Texto da página
▬▬▬

Uma típica cena suburbana desenhada por Jano.

domingo, 31 de março de 2013

Ad immortalitatem



Embora não seja muito do meu feitio usar este espaço de linhas suburbanas para dar eco às notícias que circulam por aí pela imprensa ou ainda que também esteja longe de meus horizontes a ideia de tornar-me um mero escravo do calendário, quero usar este último dia do mês de março para repactuar-me com o tempo.

O primeiro passo é lembrar que estamos na véspera do Dia da Mentira, que teve seu ápice no Brasil, especificamente no milésimo nongentésimo nonagésimo quarto ano do nascimento do Nosso Senhor Jesus Cristo, quando militares e membros da sociedade civil decidiram colocar o país nos eixos desencadeando uma revolução. Esqueçamos as questões religiosas e a contagem histórica do tempo e foquemos só nas “nossas” mentiras: onde se lê revolução do dia trinta de março, leia-se golpe civil-militar de primeiro de abril. De resto, é certo que o país entrou nos eixos... desde que entendamos duas metonímias, trocando “país” por “alguns brasileiros” e “eixos” pela ideia de “máquinas de tortura e morte”.

Segundo os golpistas e a sociedade civil organizada que apoiou aquela ação e ainda hoje manifesta por ela certo saudosismo de quem deixou o trabalho incompleto (leia-se: gente viva), tudo era para ser apenas temporário. E foi. Só que os poucos meses, viraram vinte anos. Ah! Sejamos brandos, apenas duas décadas! Afinal, meses, anos, décadas, tudo é unidade de medida tempo, poxa! Sim. É essa não diferenciação entre o transitório e o permanente que faz com que, no Brasil, todos que entraram para ficar só um pouquinho acabem querendo ficar um pouquinho mais.

▬▬▬

Dados de origem
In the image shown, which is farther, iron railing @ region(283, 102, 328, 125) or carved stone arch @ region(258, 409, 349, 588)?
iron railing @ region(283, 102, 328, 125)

▬▬▬

Sua tarefa
Transcreva sem alterações o trecho do texto da página entre "Embora não seja" e "com o tempo.", inclusive.

Resposta da tarefa
Embora não seja muito do meu feitio usar este espaço de linhas suburbanas para dar eco às notícias que circulam por aí pela imprensa ou ainda que também esteja longe de meus horizontes a ideia de tornar-me um mero escravo do calendário, quero usar este último dia do mês de março para repactuar-me com o tempo.